## Directions for this task:
Repeat every record below exactly as written.

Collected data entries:
◆ ◆ ◆ ◆ ◆

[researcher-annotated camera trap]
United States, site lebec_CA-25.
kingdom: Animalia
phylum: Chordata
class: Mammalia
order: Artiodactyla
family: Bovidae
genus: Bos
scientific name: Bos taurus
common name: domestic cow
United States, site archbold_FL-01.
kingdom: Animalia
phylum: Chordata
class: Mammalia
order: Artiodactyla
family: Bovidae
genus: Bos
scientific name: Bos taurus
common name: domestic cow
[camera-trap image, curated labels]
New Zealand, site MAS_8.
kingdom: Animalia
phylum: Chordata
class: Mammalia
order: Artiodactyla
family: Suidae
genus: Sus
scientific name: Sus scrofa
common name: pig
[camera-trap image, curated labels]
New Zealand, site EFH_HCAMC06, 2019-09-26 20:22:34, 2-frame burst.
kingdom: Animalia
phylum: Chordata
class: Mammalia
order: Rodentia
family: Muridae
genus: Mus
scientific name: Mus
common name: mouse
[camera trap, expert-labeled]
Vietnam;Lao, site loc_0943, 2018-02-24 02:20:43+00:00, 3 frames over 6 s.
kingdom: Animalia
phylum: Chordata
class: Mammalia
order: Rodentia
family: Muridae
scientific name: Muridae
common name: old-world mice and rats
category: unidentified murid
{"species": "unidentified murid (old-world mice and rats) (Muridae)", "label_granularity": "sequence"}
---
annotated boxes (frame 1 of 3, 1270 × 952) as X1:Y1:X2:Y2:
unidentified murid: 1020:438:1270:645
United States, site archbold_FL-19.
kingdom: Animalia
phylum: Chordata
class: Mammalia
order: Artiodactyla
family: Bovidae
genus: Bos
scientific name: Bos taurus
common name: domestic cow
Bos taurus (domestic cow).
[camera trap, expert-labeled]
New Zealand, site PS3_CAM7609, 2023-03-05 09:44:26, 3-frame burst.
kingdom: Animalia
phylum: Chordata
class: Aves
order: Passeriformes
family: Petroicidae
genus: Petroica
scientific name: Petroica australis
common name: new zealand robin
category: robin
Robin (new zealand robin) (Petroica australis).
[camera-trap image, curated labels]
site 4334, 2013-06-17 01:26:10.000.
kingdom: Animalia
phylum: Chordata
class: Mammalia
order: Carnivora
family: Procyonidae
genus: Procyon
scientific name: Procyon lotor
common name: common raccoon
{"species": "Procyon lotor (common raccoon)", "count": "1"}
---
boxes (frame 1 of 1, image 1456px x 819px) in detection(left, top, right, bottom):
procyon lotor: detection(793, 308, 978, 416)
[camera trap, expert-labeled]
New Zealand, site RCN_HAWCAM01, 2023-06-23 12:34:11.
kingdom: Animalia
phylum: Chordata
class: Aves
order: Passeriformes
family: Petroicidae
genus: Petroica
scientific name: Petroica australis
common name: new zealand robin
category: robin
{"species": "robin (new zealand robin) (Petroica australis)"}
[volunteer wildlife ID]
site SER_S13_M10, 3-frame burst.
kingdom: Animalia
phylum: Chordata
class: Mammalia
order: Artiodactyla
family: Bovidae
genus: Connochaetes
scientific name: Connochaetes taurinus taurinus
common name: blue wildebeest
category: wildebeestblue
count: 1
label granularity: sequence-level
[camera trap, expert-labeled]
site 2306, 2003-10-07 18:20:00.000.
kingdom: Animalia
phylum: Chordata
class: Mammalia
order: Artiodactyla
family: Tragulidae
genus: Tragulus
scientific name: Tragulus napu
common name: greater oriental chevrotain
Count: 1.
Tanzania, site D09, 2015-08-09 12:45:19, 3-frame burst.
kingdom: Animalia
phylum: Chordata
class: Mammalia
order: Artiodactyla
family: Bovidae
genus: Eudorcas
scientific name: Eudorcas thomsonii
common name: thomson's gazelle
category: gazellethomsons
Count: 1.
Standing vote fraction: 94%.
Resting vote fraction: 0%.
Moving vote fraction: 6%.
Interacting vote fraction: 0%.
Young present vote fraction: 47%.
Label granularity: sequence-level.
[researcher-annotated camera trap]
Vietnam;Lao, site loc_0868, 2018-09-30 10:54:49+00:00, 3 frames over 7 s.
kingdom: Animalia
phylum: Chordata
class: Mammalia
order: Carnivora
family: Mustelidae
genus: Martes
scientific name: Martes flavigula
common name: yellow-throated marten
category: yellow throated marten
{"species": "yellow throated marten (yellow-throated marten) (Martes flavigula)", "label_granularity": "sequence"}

◆ ◆ ◆ ◆ ◆

## Answer below:
[researcher-annotated camera trap]
United States, site lebec_CA-25.
kingdom: Animalia
phylum: Chordata
class: Mammalia
order: Artiodactyla
family: Bovidae
genus: Bos
scientific name: Bos taurus
common name: domestic cow
United States, site archbold_FL-01.
kingdom: Animalia
phylum: Chordata
class: Mammalia
order: Artiodactyla
family: Bovidae
genus: Bos
scientific name: Bos taurus
common name: domestic cow
[camera-trap image, curated labels]
New Zealand, site MAS_8.
kingdom: Animalia
phylum: Chordata
class: Mammalia
order: Artiodactyla
family: Suidae
genus: Sus
scientific name: Sus scrofa
common name: pig
[camera-trap image, curated labels]
New Zealand, site EFH_HCAMC06, 2019-09-26 20:22:34, 2-frame burst.
kingdom: Animalia
phylum: Chordata
class: Mammalia
order: Rodentia
family: Muridae
genus: Mus
scientific name: Mus
common name: mouse
[camera trap, expert-labeled]
Vietnam;Lao, site loc_0943, 2018-02-24 02:20:43+00:00, 3 frames over 6 s.
kingdom: Animalia
phylum: Chordata
class: Mammalia
order: Rodentia
family: Muridae
scientific name: Muridae
common name: old-world mice and rats
category: unidentified murid
{"species": "unidentified murid (old-world mice and rats) (Muridae)", "label_granularity": "sequence"}
---
annotated boxes (frame 1 of 3, 1270 × 952) as X1:Y1:X2:Y2:
unidentified murid: 1020:438:1270:645
United States, site archbold_FL-19.
kingdom: Animalia
phylum: Chordata
class: Mammalia
order: Artiodactyla
family: Bovidae
genus: Bos
scientific name: Bos taurus
common name: domestic cow
Bos taurus (domestic cow).
[camera trap, expert-labeled]
New Zealand, site PS3_CAM7609, 2023-03-05 09:44:26, 3-frame burst.
kingdom: Animalia
phylum: Chordata
class: Aves
order: Passeriformes
family: Petroicidae
genus: Petroica
scientific name: Petroica australis
common name: new zealand robin
category: robin
Robin (new zealand robin) (Petroica australis).
[camera-trap image, curated labels]
site 4334, 2013-06-17 01:26:10.000.
kingdom: Animalia
phylum: Chordata
class: Mammalia
order: Carnivora
family: Procyonidae
genus: Procyon
scientific name: Procyon lotor
common name: common raccoon
{"species": "Procyon lotor (common raccoon)", "count": "1"}
---
boxes (frame 1 of 1, image 1456px x 819px) in detection(left, top, right, bottom):
procyon lotor: detection(793, 308, 978, 416)
[camera trap, expert-labeled]
New Zealand, site RCN_HAWCAM01, 2023-06-23 12:34:11.
kingdom: Animalia
phylum: Chordata
class: Aves
order: Passeriformes
family: Petroicidae
genus: Petroica
scientific name: Petroica australis
common name: new zealand robin
category: robin
{"species": "robin (new zealand robin) (Petroica australis)"}
[volunteer wildlife ID]
site SER_S13_M10, 3-frame burst.
kingdom: Animalia
phylum: Chordata
class: Mammalia
order: Artiodactyla
family: Bovidae
genus: Connochaetes
scientific name: Connochaetes taurinus taurinus
common name: blue wildebeest
category: wildebeestblue
count: 1
label granularity: sequence-level
[camera trap, expert-labeled]
site 2306, 2003-10-07 18:20:00.000.
kingdom: Animalia
phylum: Chordata
class: Mammalia
order: Artiodactyla
family: Tragulidae
genus: Tragulus
scientific name: Tragulus napu
common name: greater oriental chevrotain
Count: 1.
Tanzania, site D09, 2015-08-09 12:45:19, 3-frame burst.
kingdom: Animalia
phylum: Chordata
class: Mammalia
order: Artiodactyla
family: Bovidae
genus: Eudorcas
scientific name: Eudorcas thomsonii
common name: thomson's gazelle
category: gazellethomsons
Count: 1.
Standing vote fraction: 94%.
Resting vote fraction: 0%.
Moving vote fraction: 6%.
Interacting vote fraction: 0%.
Young present vote fraction: 47%.
Label granularity: sequence-level.
[researcher-annotated camera trap]
Vietnam;Lao, site loc_0868, 2018-09-30 10:54:49+00:00, 3 frames over 7 s.
kingdom: Animalia
phylum: Chordata
class: Mammalia
order: Carnivora
family: Mustelidae
genus: Martes
scientific name: Martes flavigula
common name: yellow-throated marten
category: yellow throated marten
{"species": "yellow throated marten (yellow-throated marten) (Martes flavigula)", "label_granularity": "sequence"}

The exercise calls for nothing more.